Ø     Displaying details. Business objects should have no special knowledge of how they are being displayed and by whom. They are designed to be independent of any particular interface, so the details of how to display an object should exist in the interface (view) layer of the object displaying it.

Ø     Data access details. Business objects also should have no special knowledge of “where they come from”. It does not matter to the business model whether the data are stored and retrieved via SQL or file I/O. The business objects need to know only to whom to talk about being stored or retrieved. The business objects are modeled during the object-oriented analysis.

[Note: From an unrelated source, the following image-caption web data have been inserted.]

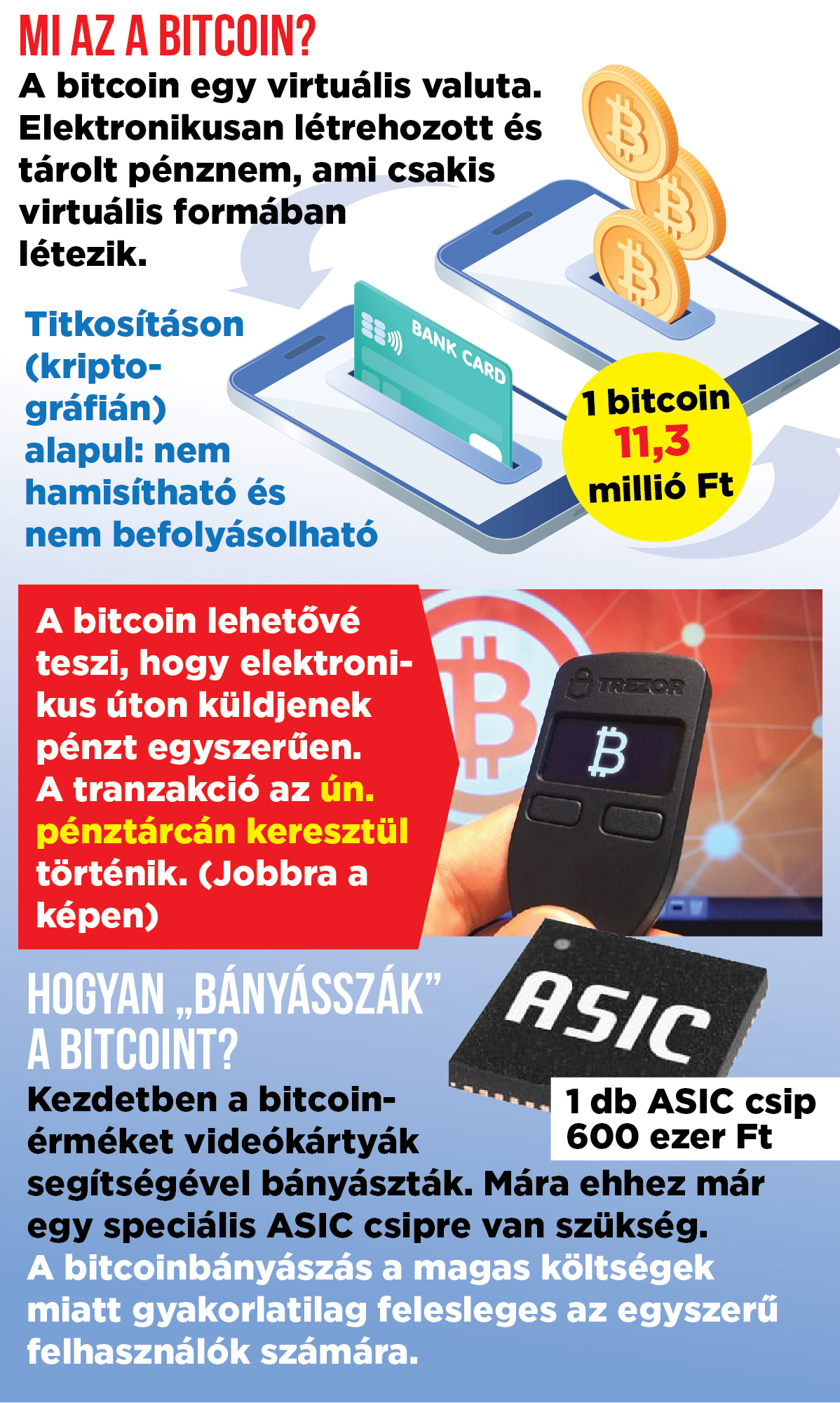 bitcoin pingvin nincs betét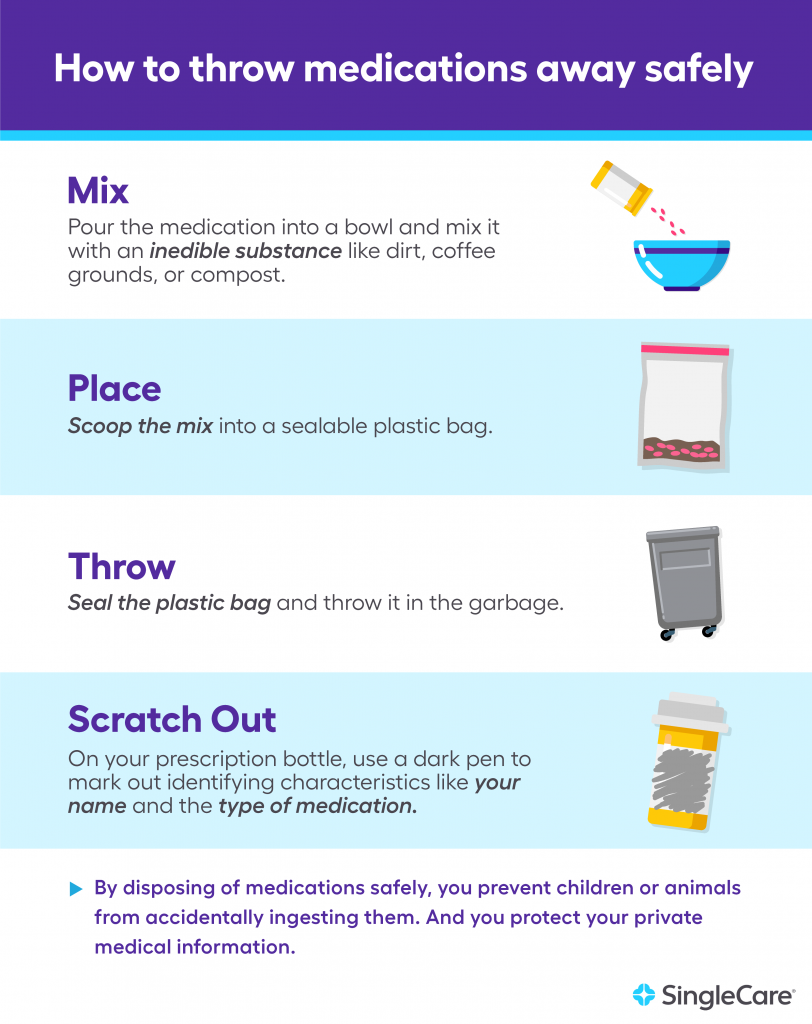 How to throw medications away safely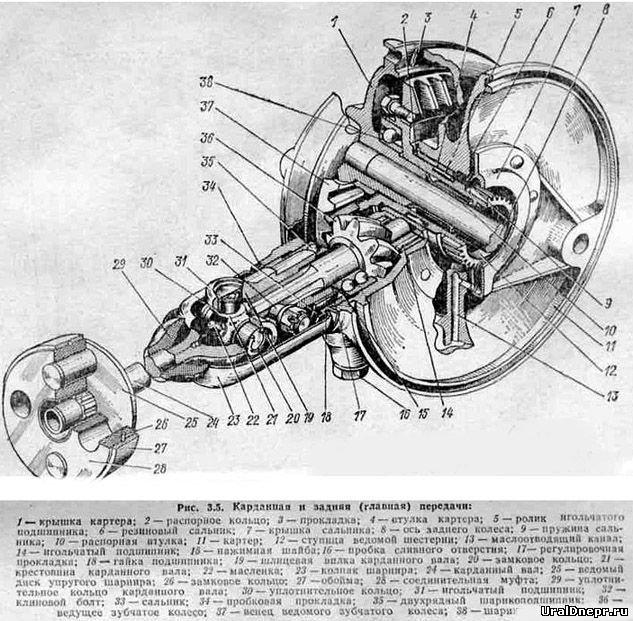 Каждое зубчатое колесо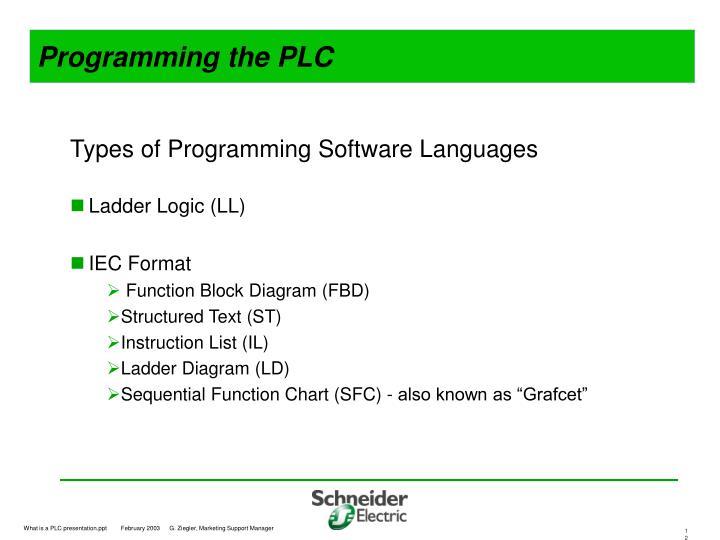 Programming the PLC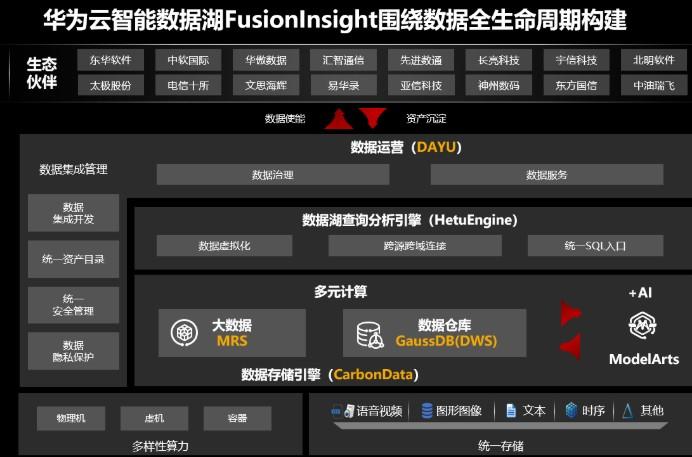 廣東移動基于華為云FusionInsight智慧中臺,滿足客戶對數字生活的需要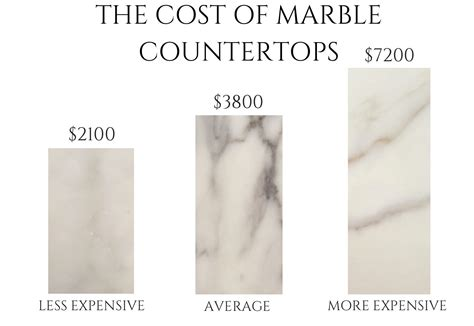 what you need to about marble countertops cost the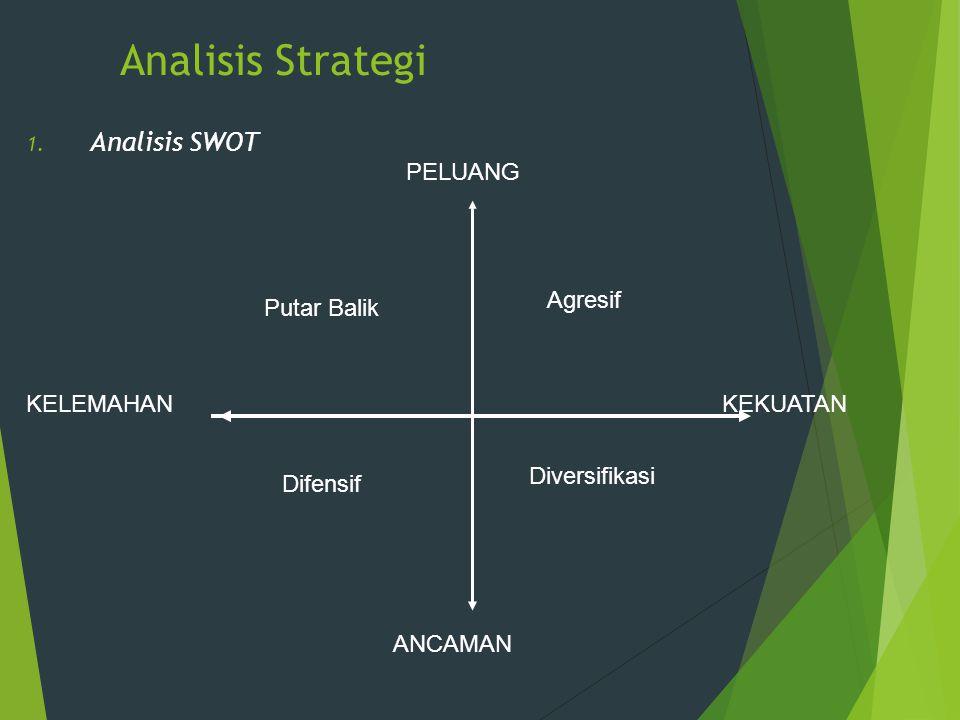 Analisis Strategi Analisis SWOT PELUANG Agresif Putar Balik KELEMAHAN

A business model captures the static and dynamic relationships among a collection of business objects. Static relationships include object associations and aggregation. For example, a customer could have more than one account or an order could be aggregated from one or more line items. Dynamic relationships show how the business objects interact to perform tasks. For example, an order interacts with inventory to determine product availability. An individual business object can appear in different business models. Business models also incorporate control objects that direct their processes. The business objects are identified during the object-oriented analysis. Use cases can provide a wonderful tool to capture business objects.

 

3.3.2 The User Interface (View) Layer

          The user interface layer consists of objects with which the user interacts as well as the objects needed to manage or control the interface. The user interface layer is also called the view layer.

This layer typically is responsible for two major aspects of the applications:

Ø     Responding to user interaction. The user interface layer objects must be designed to translate actions by the user, such as clicking on a button or selecting from a menu, into an appropriate response. That response may be to open or close another interface or to send message down into the business layer to start some business process; remember, the business logic does not exist here, just the knowledge of which message to send to which business object.

Ø     Displaying business objects. This layer must paint the best possible picture of the business objects for the user. In one interface, this may mean entry fields and list boxes to display an order and its items. In another, it may be a graph of the total price of a customer’s orders.

     The user interface layer’s objects are identified during the object-oriented design phase. However, the requirement for a user interface or how a user will use the system is the responsibility of object-oriented analysis. Use cases can provide a very useful tool for understanding user interface requirements.

3.3.3 The Access Layer

          The access layer contains objects that know how to communicate with the place where the data actually reside, whether it be a relational database, mainframe, Internet, or file. Regardless of where the data actually reside, the access layer has two major responsibilities:

Ø     Translate request. The access layer must be able to translate any data-related requests from the business layer into the appropriate protocol for the data access. (For example, if Customer number 55552 needs to be retrieved, the access layer must be able to create the correct SQL statement and execute it.

Ø     Translate results. The access layer also must be able to translate the data retrieved back into the appropriate business objects and pass those objects back up into the business layer.

3.4            Summary

Unified Approach methodology have five important phases, which are the  Use-case driven development, Object-oriented Analysis, Object-oriented Design, Incremental development and Prototyping, and Continuous Testing. Diagrams are used to represent as much of the data model as possible. The Unified Modeling Language (UML) is a language for specifying, constructing, visualizing, and documenting the artifacts of a software-intensive system. The UML has helped a great number of organizations to manage complexity by providing a common language for creating and communicating the design of complex software systems. Organizations that utilize the UML spend less time describing problems and more time building and implementing robust software solutions.